MOSCOU — Le président russe Vladimir Poutine a signé mercredi un décret qui entraînera le retrait de son pays de la Cour pénale internationale, qui se prononce notamment dans des dossiers de génocide et de crimes contre l’humanité.

La Russie avait signé en 2000 le Statut de Rome qui donnait naissance à la CPI, mais elle ne l’avait jamais ratifié et n’en était donc pas officiellement membre.

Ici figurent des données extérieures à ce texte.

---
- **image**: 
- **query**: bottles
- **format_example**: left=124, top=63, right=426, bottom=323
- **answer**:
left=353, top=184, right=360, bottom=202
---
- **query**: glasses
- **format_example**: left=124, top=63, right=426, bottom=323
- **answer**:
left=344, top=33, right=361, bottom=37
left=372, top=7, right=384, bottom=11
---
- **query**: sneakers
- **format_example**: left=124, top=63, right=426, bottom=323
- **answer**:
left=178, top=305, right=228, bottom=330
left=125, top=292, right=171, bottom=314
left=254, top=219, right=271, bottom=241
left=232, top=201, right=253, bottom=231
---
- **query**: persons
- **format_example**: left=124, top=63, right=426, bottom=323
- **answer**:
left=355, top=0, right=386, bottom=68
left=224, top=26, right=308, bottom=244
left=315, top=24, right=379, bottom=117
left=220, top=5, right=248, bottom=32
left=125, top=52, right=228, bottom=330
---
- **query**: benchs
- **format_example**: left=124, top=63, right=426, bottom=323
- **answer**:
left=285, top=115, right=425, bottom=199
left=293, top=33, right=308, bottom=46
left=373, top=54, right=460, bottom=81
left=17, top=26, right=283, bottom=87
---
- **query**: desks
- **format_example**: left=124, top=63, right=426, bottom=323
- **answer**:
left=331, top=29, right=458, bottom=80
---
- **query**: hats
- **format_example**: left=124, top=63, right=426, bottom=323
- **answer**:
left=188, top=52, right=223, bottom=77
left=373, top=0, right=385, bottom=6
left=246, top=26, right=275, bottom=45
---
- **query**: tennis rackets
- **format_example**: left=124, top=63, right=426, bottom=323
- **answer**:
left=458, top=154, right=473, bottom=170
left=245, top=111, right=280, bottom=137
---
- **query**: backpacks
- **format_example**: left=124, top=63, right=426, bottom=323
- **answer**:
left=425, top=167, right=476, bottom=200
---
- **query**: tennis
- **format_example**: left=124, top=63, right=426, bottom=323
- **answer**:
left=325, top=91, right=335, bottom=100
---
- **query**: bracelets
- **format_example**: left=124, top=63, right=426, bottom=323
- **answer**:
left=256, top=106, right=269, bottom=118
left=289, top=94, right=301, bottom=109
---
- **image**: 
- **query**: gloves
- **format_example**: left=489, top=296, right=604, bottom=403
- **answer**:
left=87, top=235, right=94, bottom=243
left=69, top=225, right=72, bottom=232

Le décret de M. Poutine, qui a été publié sur le site internet du Kremlin, survient au lendemain de la décision du comité des droits de la personne de l’Assemblée générale des Nations unies d’adopter une résolution qui condamne «l’occupation temporaire de la Crimée» par la Russie.

La résolution blâme aussi Moscou pour la violation des droits de certains Criméens, comme les Tartares.

La Russie a annexé la Crimée en 2014 au terme d’un référendum organisé en toute hâte, ce qui lui vaut aujourd’hui des sanctions sévères de la part de l’Occident. La Russie appuie également l’insurrection séparatiste qui a vu le jour dans l’est de l’Ukraine au cours des mois suivants.

La CPI a publié lundi un rapport préliminaire dans lequel elle décrit les événements en Crimée comme «un conflit international armé entre l’Ukraine et la Fédération de Russie».

Le porte-parole de M. Poutine, Dimitri Peskov, a expliqué que la Russie se retirait de la CPI pour protéger son «intérêt national», avant d’ajouter que ce retrait n’est qu’une formalité puisqu’elle n’a jamais ratifié le traité.

Pour sa part, le ministère russe des Affaires étrangères a rappelé par voie de communiqué que la CPI n’a rendu que quatre jugements en 14 ans, tout en entraînant des dépenses de plus d’un milliard de dollars américains.

Plusieurs pays africains ont récemment annoncé leur intention de se retirer de la CPI.